Paris attire toujours beaucoup de salons et de grands congrès internationaux. Dès lors, cette activité est un vrai moteur pour l’économie de la ville. Par ailleurs, les agences génèrent beaucoup d’emplois directs et indirects chaque mois. Les Jeux Olympiques ont laissé de très belles bases pour l’avenir.
La ville a montré qu’elle sait gérer différent type d’événements. Maintenant, les six candidats en lice proposent des idées très différentes. Leurs choix politiques vont changer le travail quotidien des agences. Ainsi, chaque programme mérite une lecture attentive par les professionnels.
Stratégies d’attractivité et nouveaux espaces réceptifs
Comment garder Paris au sommet face aux autres tops destinations en France? Les idées des candidats sont nombreuses pour séduire les clients. Tout d’abord, Pierre-Yves Bournazel veut une gestion bien plus large du tourisme. Il propose de fusionner les différents Offices du Tourisme existants.
Une seule équipe gérera ainsi Paris et toute sa banlieue. Cela va beaucoup aider les agences à mieux travailler ensemble. En effet, l’espace sera plus grand et plus facile à organiser. Il veut aussi changer le fonctionnement du groupe Paris Musées. Le but est de louer plus facilement ces lieux aux entreprises.

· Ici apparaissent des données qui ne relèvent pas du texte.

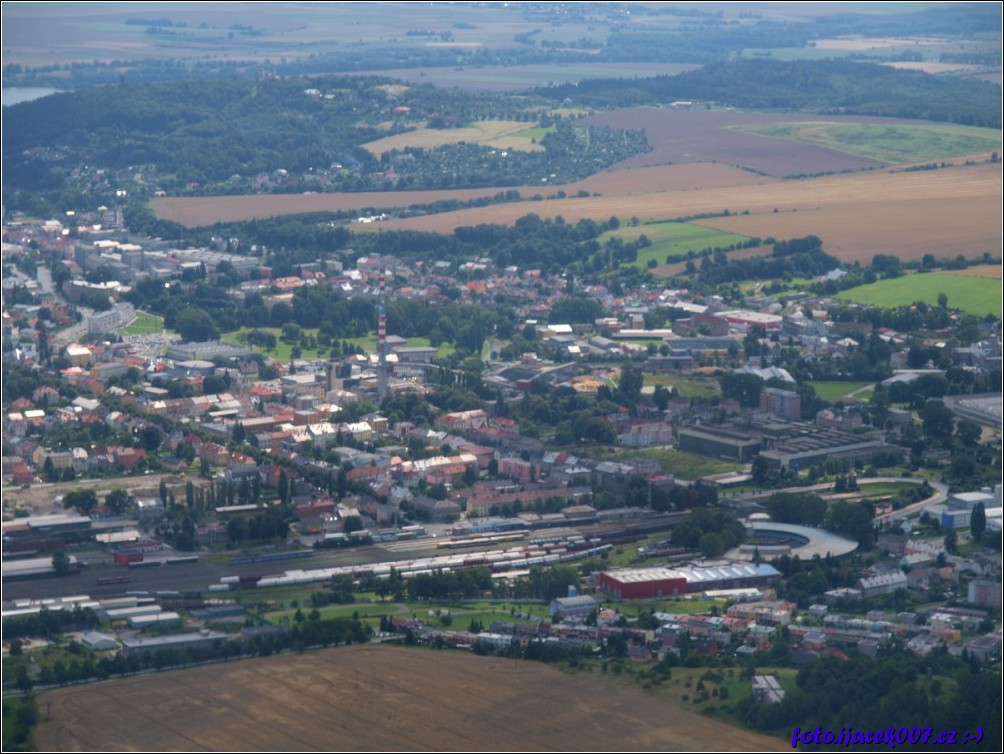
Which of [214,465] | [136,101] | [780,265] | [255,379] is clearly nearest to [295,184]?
[136,101]

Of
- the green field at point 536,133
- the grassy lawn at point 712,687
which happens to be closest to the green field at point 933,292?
the grassy lawn at point 712,687

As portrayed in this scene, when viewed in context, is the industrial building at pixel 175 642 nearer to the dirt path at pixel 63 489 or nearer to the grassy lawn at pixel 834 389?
the dirt path at pixel 63 489

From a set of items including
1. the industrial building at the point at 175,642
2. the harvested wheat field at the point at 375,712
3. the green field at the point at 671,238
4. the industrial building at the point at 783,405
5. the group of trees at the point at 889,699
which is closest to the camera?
the group of trees at the point at 889,699

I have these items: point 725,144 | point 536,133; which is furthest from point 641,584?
point 536,133

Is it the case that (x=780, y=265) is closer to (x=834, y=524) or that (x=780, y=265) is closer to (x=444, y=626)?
(x=834, y=524)

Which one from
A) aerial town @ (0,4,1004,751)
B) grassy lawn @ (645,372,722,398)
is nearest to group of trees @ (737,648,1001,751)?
aerial town @ (0,4,1004,751)

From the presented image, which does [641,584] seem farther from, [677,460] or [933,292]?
[933,292]
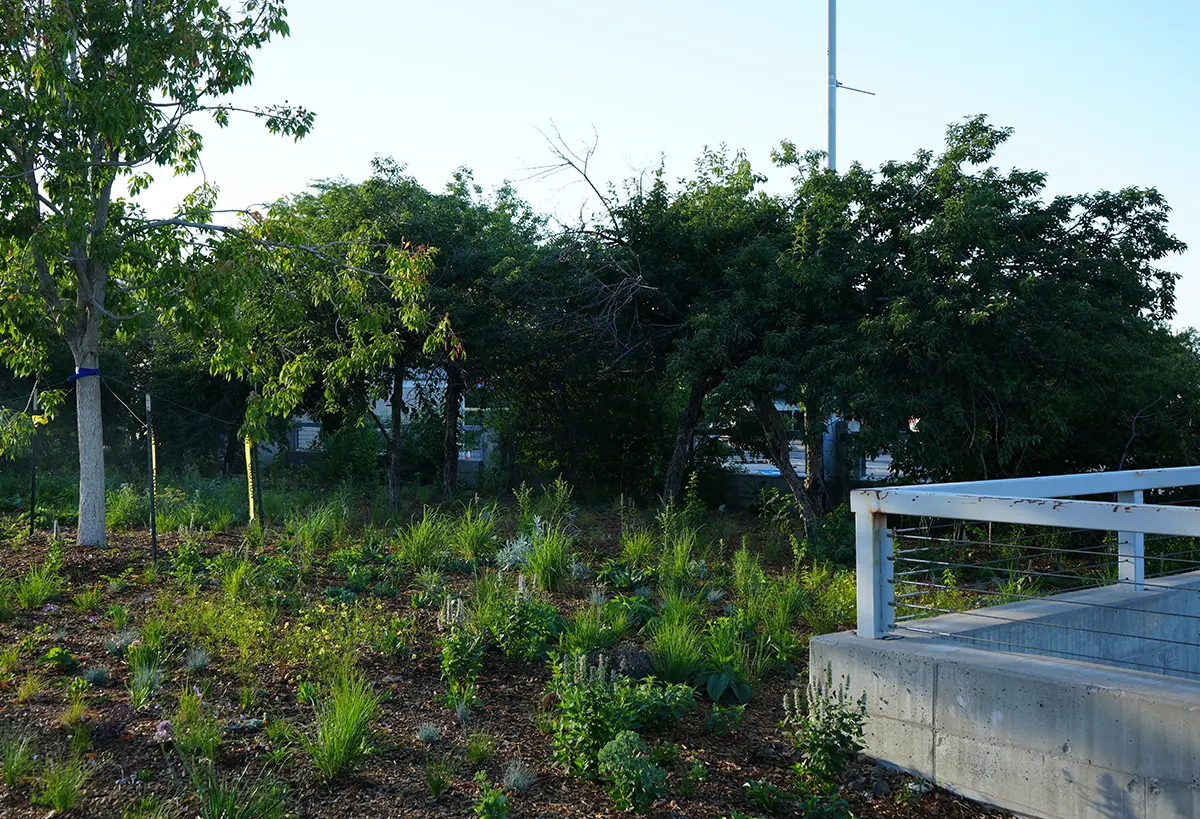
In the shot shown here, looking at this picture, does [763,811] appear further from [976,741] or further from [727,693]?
[727,693]

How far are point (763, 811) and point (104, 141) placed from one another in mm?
8348

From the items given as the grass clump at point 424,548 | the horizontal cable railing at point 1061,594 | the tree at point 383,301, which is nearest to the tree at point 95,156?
the tree at point 383,301

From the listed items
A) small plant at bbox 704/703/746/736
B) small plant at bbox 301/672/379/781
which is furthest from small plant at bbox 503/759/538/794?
small plant at bbox 704/703/746/736

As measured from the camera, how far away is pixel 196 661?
19.0 ft

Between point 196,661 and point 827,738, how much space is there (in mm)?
3471

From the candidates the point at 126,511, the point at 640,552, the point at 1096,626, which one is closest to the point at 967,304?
the point at 640,552

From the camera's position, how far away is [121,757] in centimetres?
460

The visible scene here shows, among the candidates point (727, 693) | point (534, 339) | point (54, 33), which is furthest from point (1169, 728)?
point (534, 339)

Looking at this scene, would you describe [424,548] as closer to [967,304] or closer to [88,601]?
[88,601]

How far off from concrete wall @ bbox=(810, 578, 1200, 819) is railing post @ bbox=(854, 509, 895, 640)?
12 cm

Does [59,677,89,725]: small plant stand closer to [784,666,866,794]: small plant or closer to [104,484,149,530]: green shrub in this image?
[784,666,866,794]: small plant

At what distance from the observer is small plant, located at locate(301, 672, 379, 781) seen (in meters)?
4.51

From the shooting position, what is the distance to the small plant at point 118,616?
668cm

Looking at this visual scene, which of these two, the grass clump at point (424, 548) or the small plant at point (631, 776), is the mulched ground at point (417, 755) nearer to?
the small plant at point (631, 776)
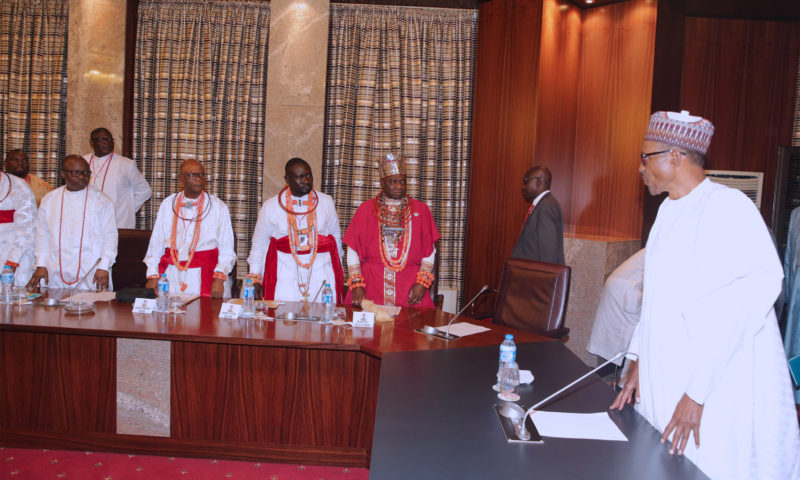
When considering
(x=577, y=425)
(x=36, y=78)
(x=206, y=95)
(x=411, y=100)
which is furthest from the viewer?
(x=36, y=78)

De son côté, Rachida Dati préfère créer une marque de confiance. Elle imagine un label spécifique nommé « Paris Business ». Ce label doit rassurer les clients étrangers sur la qualité. Elle souhaite montrer que Paris reste une destination très professionnelle.
Elle veut aussi utiliser les toits de la ville autrement. Vingt toits publics deviendront des espaces de réception en été. Ces nouveaux lieux seront parfaits pour les événements des agences. Par ailleurs, Rachida Dati veut même créer une grande maison du design.

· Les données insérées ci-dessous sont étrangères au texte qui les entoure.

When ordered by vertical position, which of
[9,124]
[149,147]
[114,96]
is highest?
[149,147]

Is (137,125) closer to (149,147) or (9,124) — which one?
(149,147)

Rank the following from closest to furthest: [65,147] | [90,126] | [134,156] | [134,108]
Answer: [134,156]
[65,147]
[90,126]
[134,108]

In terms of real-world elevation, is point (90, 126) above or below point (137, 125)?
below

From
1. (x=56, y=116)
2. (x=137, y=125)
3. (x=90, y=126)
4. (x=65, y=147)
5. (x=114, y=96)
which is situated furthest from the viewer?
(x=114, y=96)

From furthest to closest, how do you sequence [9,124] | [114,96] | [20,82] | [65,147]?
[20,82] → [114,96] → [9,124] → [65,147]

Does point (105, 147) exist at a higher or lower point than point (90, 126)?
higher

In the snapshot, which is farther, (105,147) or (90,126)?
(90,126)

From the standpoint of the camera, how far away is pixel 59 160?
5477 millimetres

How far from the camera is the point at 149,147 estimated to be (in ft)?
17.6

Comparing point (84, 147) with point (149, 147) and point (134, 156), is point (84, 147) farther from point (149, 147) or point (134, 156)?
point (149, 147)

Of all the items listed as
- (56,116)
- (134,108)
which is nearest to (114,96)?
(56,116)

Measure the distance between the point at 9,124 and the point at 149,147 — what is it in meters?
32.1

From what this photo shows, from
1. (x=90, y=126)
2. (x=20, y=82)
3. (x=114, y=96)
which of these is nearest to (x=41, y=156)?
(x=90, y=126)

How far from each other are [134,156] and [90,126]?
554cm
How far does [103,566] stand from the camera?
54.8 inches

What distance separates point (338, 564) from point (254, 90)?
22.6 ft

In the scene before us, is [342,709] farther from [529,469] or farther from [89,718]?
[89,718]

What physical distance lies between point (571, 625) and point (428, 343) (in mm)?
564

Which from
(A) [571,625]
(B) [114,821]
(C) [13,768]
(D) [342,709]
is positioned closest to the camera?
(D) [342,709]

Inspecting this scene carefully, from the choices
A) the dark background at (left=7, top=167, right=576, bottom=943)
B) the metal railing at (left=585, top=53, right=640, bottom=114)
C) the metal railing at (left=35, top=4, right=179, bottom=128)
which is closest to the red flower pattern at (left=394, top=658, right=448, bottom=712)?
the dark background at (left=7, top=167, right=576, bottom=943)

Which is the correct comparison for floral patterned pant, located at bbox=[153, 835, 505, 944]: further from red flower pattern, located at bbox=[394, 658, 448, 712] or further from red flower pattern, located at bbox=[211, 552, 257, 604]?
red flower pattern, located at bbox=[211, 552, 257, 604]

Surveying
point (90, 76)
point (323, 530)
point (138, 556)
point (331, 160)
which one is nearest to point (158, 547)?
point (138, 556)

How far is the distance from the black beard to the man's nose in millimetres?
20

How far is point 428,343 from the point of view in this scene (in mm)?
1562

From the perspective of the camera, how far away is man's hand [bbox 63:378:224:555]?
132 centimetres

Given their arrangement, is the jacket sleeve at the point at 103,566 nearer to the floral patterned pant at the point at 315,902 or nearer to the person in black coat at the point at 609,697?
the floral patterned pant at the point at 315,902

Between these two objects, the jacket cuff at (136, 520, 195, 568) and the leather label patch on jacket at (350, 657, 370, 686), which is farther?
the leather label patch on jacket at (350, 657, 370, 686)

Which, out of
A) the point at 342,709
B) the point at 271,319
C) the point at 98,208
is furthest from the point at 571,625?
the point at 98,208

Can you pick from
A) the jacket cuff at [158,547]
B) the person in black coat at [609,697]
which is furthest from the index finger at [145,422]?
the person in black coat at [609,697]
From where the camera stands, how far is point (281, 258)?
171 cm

Toutefois, Emmanuel Grégoire mise plutôt sur le monde digital et moderne. Il veut faire de Paris la grande reine de l’e-sport. Son équipe prépare aussi un sommet majeur sur la vidéo. Il souhaite également attirer les Jeux Olympiques de la jeunesse.

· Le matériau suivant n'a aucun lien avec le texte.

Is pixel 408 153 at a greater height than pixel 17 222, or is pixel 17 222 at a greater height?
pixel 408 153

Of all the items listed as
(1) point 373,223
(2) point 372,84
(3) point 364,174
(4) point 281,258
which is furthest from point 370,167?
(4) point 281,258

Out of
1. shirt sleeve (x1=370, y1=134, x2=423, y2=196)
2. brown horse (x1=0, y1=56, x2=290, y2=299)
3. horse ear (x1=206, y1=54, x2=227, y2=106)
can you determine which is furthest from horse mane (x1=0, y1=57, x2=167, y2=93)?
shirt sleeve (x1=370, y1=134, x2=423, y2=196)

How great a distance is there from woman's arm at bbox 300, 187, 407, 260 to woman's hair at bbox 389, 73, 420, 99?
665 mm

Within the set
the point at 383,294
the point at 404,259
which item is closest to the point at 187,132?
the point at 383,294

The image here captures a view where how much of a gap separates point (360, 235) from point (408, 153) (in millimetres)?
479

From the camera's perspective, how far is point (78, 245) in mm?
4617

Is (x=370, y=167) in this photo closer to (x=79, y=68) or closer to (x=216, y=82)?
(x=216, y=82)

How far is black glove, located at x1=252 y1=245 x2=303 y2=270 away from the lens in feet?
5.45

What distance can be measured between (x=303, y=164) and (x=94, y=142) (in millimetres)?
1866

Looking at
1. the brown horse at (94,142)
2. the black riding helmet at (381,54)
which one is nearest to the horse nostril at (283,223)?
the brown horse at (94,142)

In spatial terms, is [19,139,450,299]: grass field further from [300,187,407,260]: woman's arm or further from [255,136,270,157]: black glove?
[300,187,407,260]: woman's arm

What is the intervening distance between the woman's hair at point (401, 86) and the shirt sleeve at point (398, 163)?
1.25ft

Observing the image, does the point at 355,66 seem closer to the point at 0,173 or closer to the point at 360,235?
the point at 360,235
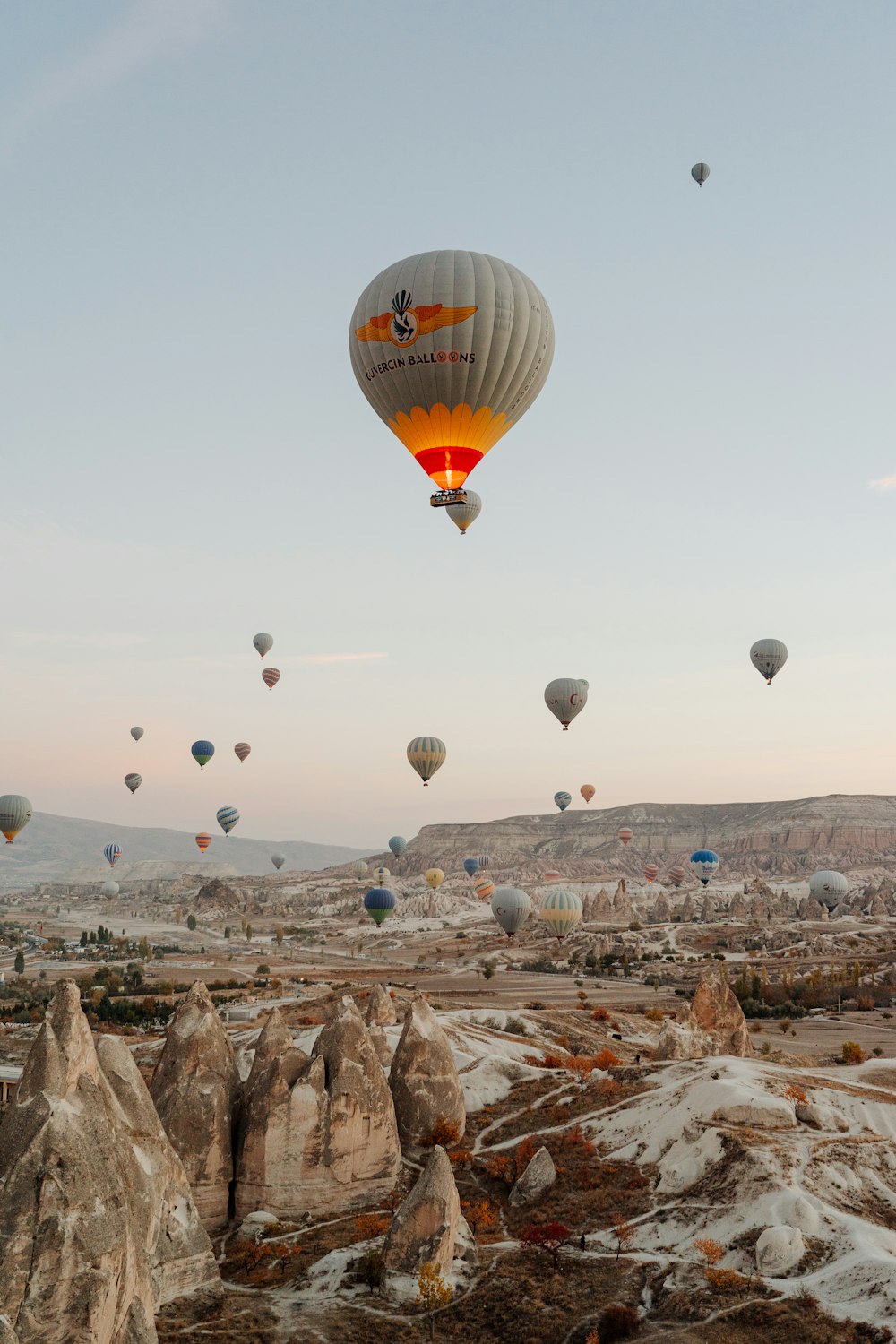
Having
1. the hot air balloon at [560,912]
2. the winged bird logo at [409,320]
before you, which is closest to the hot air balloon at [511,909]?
the hot air balloon at [560,912]

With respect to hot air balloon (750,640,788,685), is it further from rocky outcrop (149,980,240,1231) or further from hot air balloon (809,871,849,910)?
rocky outcrop (149,980,240,1231)

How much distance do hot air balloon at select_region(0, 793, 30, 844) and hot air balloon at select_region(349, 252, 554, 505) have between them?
7015 centimetres

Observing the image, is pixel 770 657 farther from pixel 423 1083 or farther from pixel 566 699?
pixel 423 1083

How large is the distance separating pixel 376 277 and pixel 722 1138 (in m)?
31.2

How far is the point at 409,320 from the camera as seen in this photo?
38375 mm

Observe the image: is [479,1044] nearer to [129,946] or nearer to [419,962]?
[419,962]

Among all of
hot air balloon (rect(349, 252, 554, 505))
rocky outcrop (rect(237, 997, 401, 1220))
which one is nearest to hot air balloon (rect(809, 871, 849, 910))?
hot air balloon (rect(349, 252, 554, 505))

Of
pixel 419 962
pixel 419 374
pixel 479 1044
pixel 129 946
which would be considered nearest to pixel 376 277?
pixel 419 374

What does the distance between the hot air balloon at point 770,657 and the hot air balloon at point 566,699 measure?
733 inches

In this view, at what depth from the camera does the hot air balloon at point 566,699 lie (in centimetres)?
7481

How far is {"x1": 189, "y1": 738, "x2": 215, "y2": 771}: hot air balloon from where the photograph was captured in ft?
373

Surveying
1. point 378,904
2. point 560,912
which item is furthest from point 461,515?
point 378,904

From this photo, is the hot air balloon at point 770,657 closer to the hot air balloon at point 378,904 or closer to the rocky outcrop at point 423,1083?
the hot air balloon at point 378,904

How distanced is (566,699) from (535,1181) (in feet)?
161
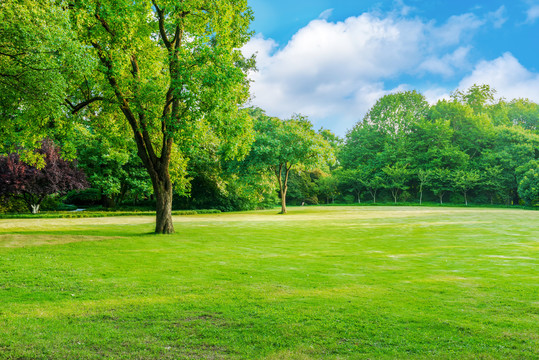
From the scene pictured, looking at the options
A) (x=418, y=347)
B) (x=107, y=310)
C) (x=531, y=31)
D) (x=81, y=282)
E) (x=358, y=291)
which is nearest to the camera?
(x=418, y=347)

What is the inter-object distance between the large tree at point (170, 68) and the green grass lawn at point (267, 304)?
21.3ft

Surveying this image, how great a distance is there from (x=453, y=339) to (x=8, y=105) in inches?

Enfin, il veut vraiment aider les entreprises locales au quotidien. La mairie prêtera ses propres locaux pour des réunions professionnelles. Ainsi, cette aide matérielle sera un très grand avantage pour tous.
Cadre d’exploitation, mobilité et régulation des événements
Un bon événement demande toujours de très bons transports en commun. Il faut aussi bien s’entendre avec les riverains pour éviter les plaintes. Pour les métros, deux candidats sont d’accord sur une solution forte. En effet, Pierre-Yves Bournazel et Emmanuel Grégoire veulent des lignes ouvertes la nuit.
Les lignes automatiques 1, 4 et 14 rouleront tout le temps. C’est idéal pour monter et démonter les stands très tard. Le travail des équipes techniques sera beaucoup plus simple et rapide. De plus, cela va aussi aider les visiteurs à rentrer chez eux.
Cependant, le bruit dans la rue pose un vrai problème aux habitants. Dès lors, Emmanuel Grégoire défend fortement le concept de « droit à la nuit ». Il veut mettre beaucoup plus de lumière dans toutes les rues. Il promet des lieux sûrs pour protéger le public en soirée.
À l’inverse, Pierre-Yves Bournazel choisit d’aider les gérants avec des subventions. Il va créer un fonds spécial pour bien isoler les murs. Cela réduira le bruit des bars, des restaurants et des salles.
Pendant ce temps, Rachida Dati veut des règles beaucoup plus strictes. Elle propose un permis à points pour toutes les terrasses. Elle va aussi augmenter très vite les amendes pour le bruit. Par conséquent, la police surveillera l’espace public de façon plus sévère.
Enfin, Sarah Knafo fait un choix très simple sur la loi. Elle demande le retour des terrasses chauffées en hiver. Cela ferait plaisir à de nombreux patrons de cafés. Toutefois, Sophia Chikirou et Thierry Mariani n’ont pour l’instant rien prévu. Ils ne parlent pas encore du secteur de l’événementiel professionnel.